▸ **DOCUMENT SEGMENT**

_ _ _ _ _ _ _

Here, APCER and BPCER correspond to false acceptance rate (FAR) and false rejection rate (FRR), respectively. Such error rates vary based on the variation in the threshold on the classifier’s output. As mentioned above, the point/value, where both error rates become equal, is referred to as an equal error rate (EER). The trade-off between FAR and FRR is outlined using detection error trade-off (DET) curves based on varying thresholds [47], where the diagonal line aids in EER computation with the point, where this line meets the DET curve.

4.2 Best-k feature selection

Table 4 compares seven distinct algorithms (feature extraction plus SVM) on 18 datasets using the Friedman test, where the intermediate results are expressed in terms of average ranks. Besides, separate ranking is done according to the higher values of the area under the curve (AUC) for each dataset as in [39]. The fivefold cross-validation is employed on each dataset, and an average AUC is computed. Although there are several feature extraction algorithms available in the literature, few selected methods are examined due to their improved performances reported in previous works [21, 22, 37]. In specific, SIFT, LBP, MBSIF, CoA LBP, Haralick features, Zernike moments, and VGG-8 model exhibit better performances in textural classification. In this view, these methods are embedded with dedicated SVM classifiers to discriminate between attack and live samples and examined 18 different sampled datasets. More details about the Friedman test can be found in [39].

Table 4 Analysis of seven distinct features on 18 subsampled iris PAD datasets for best-k feature selection through the Friedman test

Considering Table 4, \( \chi_{F}^{2} \) and \( F_{F} \) are evaluated as 91.29 and 86.70 using (14) and (15). FF is distributed with (7–1) and (7–1) (18–1) degrees of freedom based on F distribution for 7 classifiers and 18 datasets. Since the critical value of F (6, 102) at α = 0.05 is 2.14 ≪ FF; thus, we reject the null hypothesis by following the Friedman statistics. Further, it can be concluded from the average ranks that SIFT, VGG-8, and MBSIF are top three; whereas, CoA LBP, Zernike, and Haralick features are bottom three algorithms. It is worth identifying their statistical difference to find best-k features, which is carried out by using two post hoc tests (Nemenyi test and Bonferroni Dunn test) [39]. These tests state that two classifiers statistically differ if the difference in their average ranks is larger than the critical difference (CD), which is computed as follows:

$$ {\text{CD}} = q_{\alpha } \sqrt {\frac{n(n + 1)}{6D}} $$
(16)

Here, qα is the critical value for given α. Next step is to employ the Nemeny test for 7 classifiers, where qα = 2.949 (for α = 0.05), and CD = 2.123. It infers that SIFT, VGG-8, and MBSIF perform equally. Likewise, Zernike, CoA LBP, and Haralick features are similar. Though, nothing is decided for LBPV, as its average ranks differ from that of MBSIF and CoA LBP methods by less than the critical difference. Further, at α = 0.1, qα = 2.693, the CD is computed as 1.939, which signifies that LBPV is significantly different from MBSIF. Thus, LBPV is not included in best-k features. Consequently, SIFT, VGG-8, and MBSIF are selected as best-k features.

_ _ _ _ _ _ _

▸ **PROMPT**
Which three features does the excerpt on iris presentation attack detection select as the best-k features?

▸ **COLLECTED DATA**
_ _ _ _ _ _ _

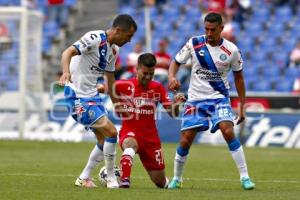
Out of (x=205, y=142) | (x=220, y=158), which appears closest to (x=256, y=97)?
(x=205, y=142)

_ _ _ _ _ _ _

▸ **RESPONSE BELOW**
SIFT, VGG-8, and MBSIF.